Seules les boues issues d'une ou plusieurs stations de traitement des eaux usées sont admises dans l'installation de stockage.
En cas de regroupement ou de mélange de boues provenant de stations de traitement distinctes sur un même ouvrage de stockage, l'exploitant de l'ouvrage de stockage demande à chaque producteur de boues, avant d'admettre les boues et en vue de vérifier leur admissibilité, une information préalable qui contient :

  • nom et coordonnées du producteur et du site de production des boues réceptionnées ;
  • description du procédé concernant le procédé de traitement des boues ;
  • une caractérisation des boues au regard des substances dont les valeurs limites figurent aux tableaux 1 a et 1 b de l'annexe I du présent arrêté, réalisée avant chaque transfert pour mélange et au minimum selon les fréquences analytiques réglementaires définie à l'annexe IV.

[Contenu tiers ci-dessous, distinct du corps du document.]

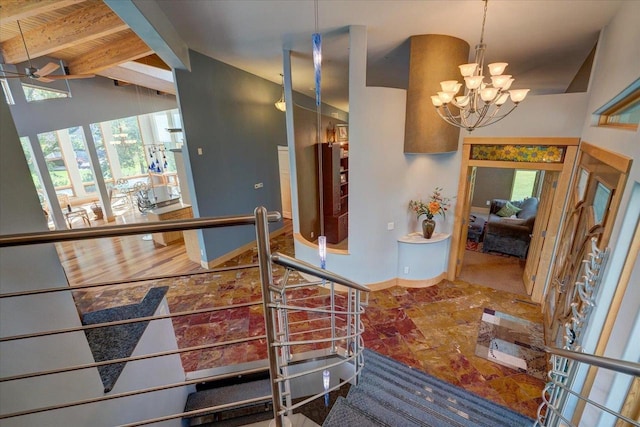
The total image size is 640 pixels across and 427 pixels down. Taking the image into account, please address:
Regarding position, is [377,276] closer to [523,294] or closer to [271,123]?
[523,294]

Les boues à mélanger sont stockées sur le site, ou à proximité de la station émettrice dans l'attente des résultats analytiques. En application du principe de non-dilution, tout lot de boues présentant une non-conformité à au moins une des valeurs limites fixées aux tableaux 1 a et 1 b de l'annexe I du présent arrêté est refusé par l'exploitant.
Les informations relatives aux boues sont conservées pendant dix ans par l'exploitant et tenues à disposition du service de police de l'eau. A tout moment, l'exploitant de l'ouvrage de stockage de boues qui a réalisé le mélange doit pouvoir identifier, sur chacun des lots, l'origine et les caractéristiques des boues qui le composent.

Créé le 31 janvier 1998

Outre les dispositions prévues aux articles 12 et 13, les boues sont épandues de manière homogène sur le sol. Les boues non stabilisées épandues sur sol nu sont enfouies dans un délai de quarante-huit heures.

Créé le 31 janvier 1998

La quantité d'application de boues, sur ou dans les sols, doit respecter les trois conditions suivantes :
a) Elle est calculée sur une période appropriée par rapport au niveau de fertilité des sols et aux besoins nutritionnels des plantes en éléments fertilisants, notamment le phosphore et l'azote, en tenant compte des autres substances épandues ;
b) Elle est compatible avec les mesures prises au titre du décret du 4 mars 1996 susvisé ;
c) Elle est, en tout état de cause, au plus égale à 3 kilogrammes de matière sèche par mètre carré, sur une période de dix ans.

Créé le 31 janvier 1998

Le présent article fixe les prescriptions particulières pour les boues issues du traitement des eaux usées par lagunage.
Ces boues doivent être exemptes d'éléments grossiers.
Lorsque l'intervalle entre deux campagnes d'épandage est supérieur ou égal à cinq années, l'étude préalable d'épandage et le programme prévisionnel d'épandage de boues issues du traitement d'eaux usées par lagunage, mentionnés aux articles 2 et 3, peuvent être réalisés dans un document unique. La surveillance de la qualité des boues est celle prévue à l'article 14 (I et II).

Créé le 31 janvier 1998

Le présent article fixe les prescriptions particulières pour les matières de vidange.
Celles-ci doivent être exemptes d'éléments grossiers.
Les modalités de surveillance prévues à l'article 14 sont remplacées par une analyse des éléments-traces métalliques du tableau 1 a de l'annexe I pour 1 000 mètres cubes de matières de vidange.

Créé le 31 janvier 1998 · En vigueur depuis le 11 octobre 2020

Dans le cas de mélanges de boues avec d'autres produits ou déchets dans les conditions prévues à l'article R. 211-29 du code de l'environnement, les quantités maximales d'application fixées à l'article 7, point c, s'appliquent en référence à la quantité de boues entrant dans le mélange. Cette quantité est portée sur le registre mentionné à l'article R. 211-34 du code de l'environnement ainsi que la qualité des boues et celle du mélange. Les fréquences d'analyses fixées à l'article 14 s'appliquent en référence à la quantité totale du produit issu du mélange.